Truffaut se sentia desprezado e odiado pela mãe, e tolerado pelo pai adotivo (como o de Doinel). Segundo ele, não era maltratado; era simplesmente "tratado". Dizia isso em entrevistas e disse também para o pai, numa carta furiosa enviada depois do lançamento de Os Incompreendidos, em resposta a outra, não menos furiosa, em que Roland Truffaut se queixava de ter, com a mulher, se tornado objeto de ódio nacional, por causa da exposição pública dos rancores de François.

Se o filme não se tornou uma ladainha de autocomiseração - longe disso -, em parte foi porque Truffaut encontrou um ator que foi também um autêntico colaborador. Ligeiramente inclinado à delinqüência, como Truffaut, Jean Pierre Léaud matou aula no dia em que compareceu ao teste para o papel, que foi sendo mudado para se adaptar a ele. Na história do filme, Truffaut entrou com muitos fatos - como o personagem, ele foi internado num reformatório pelo pai, roubou uma máquina de escrever, venerava Balzac e freqüentemenete era deixado sozinho em casa. Léaud entrou com um pouco do espírito. Truffaut dizia que seu ator (que faria o papel de Antoine Doinel em outros quatro filmes), por seu romantismo visceral, era um homem do século XIX.
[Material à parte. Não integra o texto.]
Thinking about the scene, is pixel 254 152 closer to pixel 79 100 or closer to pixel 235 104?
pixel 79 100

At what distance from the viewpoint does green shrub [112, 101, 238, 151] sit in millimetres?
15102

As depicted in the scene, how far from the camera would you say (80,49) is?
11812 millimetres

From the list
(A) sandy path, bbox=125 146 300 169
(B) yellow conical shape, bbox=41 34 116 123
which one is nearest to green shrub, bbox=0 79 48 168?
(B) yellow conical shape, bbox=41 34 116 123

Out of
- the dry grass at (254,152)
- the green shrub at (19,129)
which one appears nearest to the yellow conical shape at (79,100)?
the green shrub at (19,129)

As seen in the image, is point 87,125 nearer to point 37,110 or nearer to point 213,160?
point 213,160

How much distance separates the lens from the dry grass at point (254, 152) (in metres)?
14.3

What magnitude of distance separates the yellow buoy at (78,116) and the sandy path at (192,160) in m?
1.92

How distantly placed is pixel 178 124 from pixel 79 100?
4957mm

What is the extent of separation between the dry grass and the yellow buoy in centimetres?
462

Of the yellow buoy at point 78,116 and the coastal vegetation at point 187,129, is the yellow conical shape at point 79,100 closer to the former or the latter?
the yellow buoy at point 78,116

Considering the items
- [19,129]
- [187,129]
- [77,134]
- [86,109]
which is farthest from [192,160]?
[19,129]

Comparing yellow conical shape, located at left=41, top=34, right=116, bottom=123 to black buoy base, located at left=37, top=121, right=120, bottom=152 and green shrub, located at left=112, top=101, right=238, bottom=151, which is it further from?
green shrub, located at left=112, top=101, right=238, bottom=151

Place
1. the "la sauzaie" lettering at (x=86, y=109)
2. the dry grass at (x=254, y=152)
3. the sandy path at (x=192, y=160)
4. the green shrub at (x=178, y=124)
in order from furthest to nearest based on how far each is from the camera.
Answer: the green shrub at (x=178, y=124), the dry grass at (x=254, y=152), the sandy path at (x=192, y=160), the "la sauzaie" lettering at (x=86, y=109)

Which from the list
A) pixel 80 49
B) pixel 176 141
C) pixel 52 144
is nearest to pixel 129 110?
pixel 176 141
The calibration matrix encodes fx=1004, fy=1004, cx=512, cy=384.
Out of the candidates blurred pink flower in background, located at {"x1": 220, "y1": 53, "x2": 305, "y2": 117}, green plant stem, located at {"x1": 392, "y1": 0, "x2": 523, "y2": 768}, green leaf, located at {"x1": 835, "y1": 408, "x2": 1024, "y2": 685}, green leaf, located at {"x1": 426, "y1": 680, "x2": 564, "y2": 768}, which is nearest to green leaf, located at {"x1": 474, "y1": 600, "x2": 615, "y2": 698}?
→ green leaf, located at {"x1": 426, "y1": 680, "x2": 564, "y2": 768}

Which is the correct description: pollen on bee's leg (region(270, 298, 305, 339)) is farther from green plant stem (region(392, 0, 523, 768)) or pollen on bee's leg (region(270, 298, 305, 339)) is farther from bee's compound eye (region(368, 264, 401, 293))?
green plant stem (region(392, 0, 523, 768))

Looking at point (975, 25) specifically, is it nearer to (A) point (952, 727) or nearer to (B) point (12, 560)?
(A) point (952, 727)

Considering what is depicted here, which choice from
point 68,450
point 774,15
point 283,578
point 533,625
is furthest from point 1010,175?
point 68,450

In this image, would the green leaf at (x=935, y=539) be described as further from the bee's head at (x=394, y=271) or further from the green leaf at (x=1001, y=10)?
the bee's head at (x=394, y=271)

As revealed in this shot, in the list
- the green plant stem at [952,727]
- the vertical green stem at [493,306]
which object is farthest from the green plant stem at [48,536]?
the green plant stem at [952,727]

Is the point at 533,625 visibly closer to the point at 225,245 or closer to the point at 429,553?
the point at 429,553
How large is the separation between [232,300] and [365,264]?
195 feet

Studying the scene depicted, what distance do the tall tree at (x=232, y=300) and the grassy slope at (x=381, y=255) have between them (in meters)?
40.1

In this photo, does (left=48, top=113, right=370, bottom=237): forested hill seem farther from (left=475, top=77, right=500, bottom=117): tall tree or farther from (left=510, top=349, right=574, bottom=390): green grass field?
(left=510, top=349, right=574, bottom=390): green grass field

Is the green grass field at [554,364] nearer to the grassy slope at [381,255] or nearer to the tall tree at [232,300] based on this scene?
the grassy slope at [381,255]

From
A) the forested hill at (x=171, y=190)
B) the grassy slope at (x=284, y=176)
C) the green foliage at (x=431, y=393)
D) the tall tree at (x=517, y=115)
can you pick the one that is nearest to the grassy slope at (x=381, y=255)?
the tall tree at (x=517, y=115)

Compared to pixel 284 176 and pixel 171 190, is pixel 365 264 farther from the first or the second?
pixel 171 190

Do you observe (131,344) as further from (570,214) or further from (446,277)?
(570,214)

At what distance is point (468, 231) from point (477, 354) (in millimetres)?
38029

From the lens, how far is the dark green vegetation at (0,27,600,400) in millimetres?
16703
Inimigo das generalidades categóricas e dos golpes de teatro, Truffaut evitou envolver Doinel e seus pais num clima de pesadelo de Dickens (a presença do escritor inglês está em outros elementos, como a mansão empoeirada em que mora seu amigo, saída diretamente de Grandes Esperanças). Doinel não sofre violência física, nem mesmo ameaças, e seus pais têm algumas das melhores características humanas. À mãe cabe a beleza: em sua primeira aparição tira as meias e deixa ver as belas pernas; mais tarde, explica ao filho o valor dos estudos (para que ele saiba escrever cartas) e, quando ele é enviado ao reformatório, pede que seja escolhido um lugar à beira do mar. Ao pai, cabe o humor. De ambos, Doinel tira indicações que o levarão aos livros e ao cinema. Quando ele foge de casa, dorme numa gráfica. À procura de uma liberdade que seus pais lhe dão pela metade, encontra na rua ninguém menos que Jeanne Moreau procurando um cachorrinho, e se deixa enfeitiçar imediatamente por ela.

Os Incompreendidos é dedicado a André Bazin, o crítico de cinema que recolheu Truffaut do reformatório e lhe deu a oportunidade de escrever para os "Cahiers". Bazin, a quem o cineasta considerava pai, morreu no primeiro dia de filmagens. Um pouco da fotografia altamente contrastada de Henri Decae, um pouco da gravidade do olhar de Léaud (congelado na seqüência final) transmitem a atmosfera de luto num filme que não poderia mesmo deixar de ser, simplesmente, triste. Mas Os Incompreendidos tem momentos muito engraçados, em especial a maioria das cenas na sala de aula, e outros de enorme encantamento, todos diretamente relacionados ao mundo do espetáculo: o carrossel que parece uma lanterna mágica, o teatro de fantoches, a alegre volta do cinema no carro do pai. Com esta estréia, Truffaut conseguiu o raro feito de transformar admiração em arte, encontrar a própria voz em meio a um emaranhado de referências externas. Foi em Jean Vigo e Roberto Rossellini que ele encontrou a inspiração que procurava, para combater a sofisticação e o sentimentalismo, como diria depois.